### Required action 1
Answer these questions from the neonatal neurology page, one answer per line, marked (a), (b), (c):
(a) Which grading system is named for encephalopathy?
(b) What gestation and time limits are given for assessing a baby with HIE for cooling?
(c) According to the page, what makes the stimulus-sensitive tremor stop?
### Required action 2
Please continue the neonatal neurology page in its own style, starting after its last line.

### Passage shown
————

NEUROLOGY · NEONATAL
Neonatal brain problems arrive through a few doors - encephalopathy, seizures, abnormal tone and abnormal head growth. The skill is recognising HIE early enough to cool, and never missing a treatable cause of seizures.
START HERE
Altered consciousness or tone, seizures, apnoea or abnormal movements; grade encephalopathy (modified Sarnat).
Airway, breathing, circulation; always check the glucose; maintain temperature and treat the treatable.
Birth history and acidosis (HIE), glucose, electrolytes, calcium, a sepsis screen, and consider metabolic disease.
Cranial ultrasound and aEEG/EEG; MRI later; for seizures, identify and treat the underlying cause.
For HIE meeting criteria, start passive cooling and call NETS; for refractory seizures, anticonvulsants and NICU.
BROWSE THE CONDITIONS
Encephalopathy after perinatal asphyxia; assess early for cooling (≥35 weeks, <6h).
Often subtle; find and treat the cause - glucose, calcium, infection, HIE, stroke.
Preterm; often silent, or apnoea, falling Hb, bulging fontanelle, seizures.
Focal seizures in a well-looking term baby; diagnosed on MRI, not cooled.
Hypotonia - distinguish central from peripheral causes by the examination.
Stimulus-sensitive tremor that stops when you hold the limb; check glucose/calcium.
Rapidly crossing head centiles, bulging fontanelle, sunsetting eyes.
Meningitis / encephalitis within the sepsis workup; LP, antibiotics ± aciclovir.

————

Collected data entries
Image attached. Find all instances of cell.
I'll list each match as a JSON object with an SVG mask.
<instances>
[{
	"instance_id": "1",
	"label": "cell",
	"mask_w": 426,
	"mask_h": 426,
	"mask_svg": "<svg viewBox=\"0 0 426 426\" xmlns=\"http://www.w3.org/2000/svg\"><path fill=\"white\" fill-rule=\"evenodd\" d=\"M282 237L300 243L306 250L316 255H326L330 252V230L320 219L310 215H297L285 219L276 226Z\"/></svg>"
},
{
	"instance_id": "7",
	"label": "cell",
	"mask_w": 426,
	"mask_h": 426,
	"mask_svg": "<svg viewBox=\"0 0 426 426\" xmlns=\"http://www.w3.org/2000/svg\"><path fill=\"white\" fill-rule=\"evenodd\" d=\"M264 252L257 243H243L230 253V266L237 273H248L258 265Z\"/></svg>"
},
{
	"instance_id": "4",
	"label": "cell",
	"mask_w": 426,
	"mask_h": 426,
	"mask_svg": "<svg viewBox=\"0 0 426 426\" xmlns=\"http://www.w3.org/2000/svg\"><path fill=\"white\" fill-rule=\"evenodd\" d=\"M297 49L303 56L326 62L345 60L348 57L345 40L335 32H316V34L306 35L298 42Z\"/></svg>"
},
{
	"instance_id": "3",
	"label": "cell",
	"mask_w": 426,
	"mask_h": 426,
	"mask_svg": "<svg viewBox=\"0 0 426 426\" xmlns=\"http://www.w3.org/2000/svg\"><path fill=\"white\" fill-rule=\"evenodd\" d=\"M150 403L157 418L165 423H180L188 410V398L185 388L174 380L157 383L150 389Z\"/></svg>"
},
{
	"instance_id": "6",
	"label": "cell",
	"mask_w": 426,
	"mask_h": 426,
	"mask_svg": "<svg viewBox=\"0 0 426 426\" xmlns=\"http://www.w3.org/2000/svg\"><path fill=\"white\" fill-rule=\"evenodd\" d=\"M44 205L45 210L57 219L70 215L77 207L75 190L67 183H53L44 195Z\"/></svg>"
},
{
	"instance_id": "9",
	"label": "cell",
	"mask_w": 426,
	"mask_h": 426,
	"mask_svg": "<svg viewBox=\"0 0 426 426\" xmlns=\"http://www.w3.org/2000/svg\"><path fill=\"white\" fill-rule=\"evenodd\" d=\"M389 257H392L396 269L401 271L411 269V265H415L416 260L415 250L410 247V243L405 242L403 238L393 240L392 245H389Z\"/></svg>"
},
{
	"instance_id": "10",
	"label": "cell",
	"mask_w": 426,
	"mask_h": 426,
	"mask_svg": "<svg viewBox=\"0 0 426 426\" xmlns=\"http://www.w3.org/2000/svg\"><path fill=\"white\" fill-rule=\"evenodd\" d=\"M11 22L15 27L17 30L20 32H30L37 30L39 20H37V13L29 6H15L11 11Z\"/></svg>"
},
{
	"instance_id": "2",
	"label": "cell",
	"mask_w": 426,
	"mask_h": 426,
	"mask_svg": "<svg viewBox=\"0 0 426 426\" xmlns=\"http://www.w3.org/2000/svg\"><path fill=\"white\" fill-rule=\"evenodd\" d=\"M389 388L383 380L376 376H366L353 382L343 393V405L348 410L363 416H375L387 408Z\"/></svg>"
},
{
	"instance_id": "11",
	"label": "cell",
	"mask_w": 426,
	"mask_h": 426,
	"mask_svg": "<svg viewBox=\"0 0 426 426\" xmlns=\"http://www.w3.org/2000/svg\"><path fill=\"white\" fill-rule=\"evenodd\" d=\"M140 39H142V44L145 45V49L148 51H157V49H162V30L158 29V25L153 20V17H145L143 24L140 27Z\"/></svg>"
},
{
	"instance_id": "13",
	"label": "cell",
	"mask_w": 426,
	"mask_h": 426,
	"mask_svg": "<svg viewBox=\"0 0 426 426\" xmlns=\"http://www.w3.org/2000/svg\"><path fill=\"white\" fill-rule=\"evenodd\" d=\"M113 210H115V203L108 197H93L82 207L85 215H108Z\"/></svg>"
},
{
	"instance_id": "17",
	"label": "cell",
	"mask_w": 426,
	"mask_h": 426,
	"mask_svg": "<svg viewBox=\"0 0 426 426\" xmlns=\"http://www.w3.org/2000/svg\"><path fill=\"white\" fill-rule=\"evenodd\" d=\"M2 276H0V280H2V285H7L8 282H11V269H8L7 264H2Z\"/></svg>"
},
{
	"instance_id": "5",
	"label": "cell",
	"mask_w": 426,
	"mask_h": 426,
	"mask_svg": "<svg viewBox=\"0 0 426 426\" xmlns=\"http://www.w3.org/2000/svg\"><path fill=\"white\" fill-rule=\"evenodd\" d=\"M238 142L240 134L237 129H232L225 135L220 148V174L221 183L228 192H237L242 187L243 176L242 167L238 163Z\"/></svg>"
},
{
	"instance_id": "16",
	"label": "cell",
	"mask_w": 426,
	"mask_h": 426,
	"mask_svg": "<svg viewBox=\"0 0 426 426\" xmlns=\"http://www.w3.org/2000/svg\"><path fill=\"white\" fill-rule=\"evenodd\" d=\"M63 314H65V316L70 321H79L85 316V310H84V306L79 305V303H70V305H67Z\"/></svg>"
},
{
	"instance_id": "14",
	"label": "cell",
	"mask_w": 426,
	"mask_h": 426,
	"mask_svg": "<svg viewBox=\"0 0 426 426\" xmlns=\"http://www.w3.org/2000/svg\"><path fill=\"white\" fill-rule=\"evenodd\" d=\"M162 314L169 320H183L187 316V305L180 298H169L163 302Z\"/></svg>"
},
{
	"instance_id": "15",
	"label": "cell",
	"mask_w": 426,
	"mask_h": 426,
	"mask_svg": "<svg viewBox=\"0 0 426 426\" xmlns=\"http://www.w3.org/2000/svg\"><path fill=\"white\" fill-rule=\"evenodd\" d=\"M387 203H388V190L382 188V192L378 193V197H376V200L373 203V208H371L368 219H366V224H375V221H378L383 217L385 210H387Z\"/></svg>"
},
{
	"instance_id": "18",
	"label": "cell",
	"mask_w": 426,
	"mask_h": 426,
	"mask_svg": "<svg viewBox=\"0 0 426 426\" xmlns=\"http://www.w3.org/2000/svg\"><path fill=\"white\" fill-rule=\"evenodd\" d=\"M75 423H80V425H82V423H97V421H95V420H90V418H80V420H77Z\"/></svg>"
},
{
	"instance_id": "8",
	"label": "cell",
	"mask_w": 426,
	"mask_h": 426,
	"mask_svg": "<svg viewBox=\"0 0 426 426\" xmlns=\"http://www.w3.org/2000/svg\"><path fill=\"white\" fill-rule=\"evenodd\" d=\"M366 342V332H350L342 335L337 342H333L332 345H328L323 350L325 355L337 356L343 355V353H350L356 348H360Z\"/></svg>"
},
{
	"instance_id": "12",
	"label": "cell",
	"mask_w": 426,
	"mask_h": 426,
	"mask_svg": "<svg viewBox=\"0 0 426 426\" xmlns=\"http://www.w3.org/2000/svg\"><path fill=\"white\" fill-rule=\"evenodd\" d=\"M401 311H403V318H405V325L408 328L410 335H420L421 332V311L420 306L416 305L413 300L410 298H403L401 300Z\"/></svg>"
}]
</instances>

————

### Answer area 1
(a) Modified Sarnat.
(b) At least 35 weeks' gestation and within 6 hours.
(c) Holding the limb.

### Answer area 2
CLINICAL REASONING
| Condition | Typical infant / timing | Key features | Discriminating clue | First step |
|---|---|---|---|---|
| HIE | Term, after an acute event | Encephalopathy, seizures, multi-organ | Acidosis + acute event + Sarnat | Assess for cooling (≥35 wks, <6h) |
| Neonatal seizures | Any | Subtle (lip-smacking, cycling, apnoea), clonic, tonic | Often subtle, not always obvious | Check glucose/Ca, treat cause, EEG |
| IVH | Preterm, first days | Often silent; apnoea, falling Hb, bulging fontanelle | Preterm + sudden deterioration | Cranial ultrasound |
| Perinatal stroke | Term, days 1-3 | Focal seizures, often well between | Focal seizures in a well baby | MRI (not cooling) |
| Floppy infant | Any | Reduced tone and movement, poor feeding | Central (alert, brisk reflexes) vs peripheral | Exam-driven workup |
| Jitteriness | Any | Tremor, stimulus-sensitive, no eye deviation | Stops when you hold the limb | Check glucose/Ca, reassure |
| Hydrocephalus | Any | Large / crossing head centiles, bulging fontanelle | Rapidly increasing OFC | Cranial ultrasound, neurosurgery |
| CNS infection | Any | Encephalopathy, seizures, sepsis features | Part of the sepsis workup | LP, antibiotics ± aciclovir |
For HIE that meets cooling criteria, start passive cooling and call early - don't delay.
Take-home message: Neonatal neurology comes through encephalopathy, seizures, hypotonia and abnormal head growth. Always check the glucose, look for treatable causes, and recognise HIE early - a term baby with an acute perinatal event and encephalopathy may meet cooling criteria (≥35 weeks, within 6 hours). Use cranial ultrasound and aEEG/EEG, and escalate to NETS for cooling or refractory seizures.
For educational purposes only. Always align management to current ANZCOR/NRP guidelines and your local SCN/NICU or NETS protocols.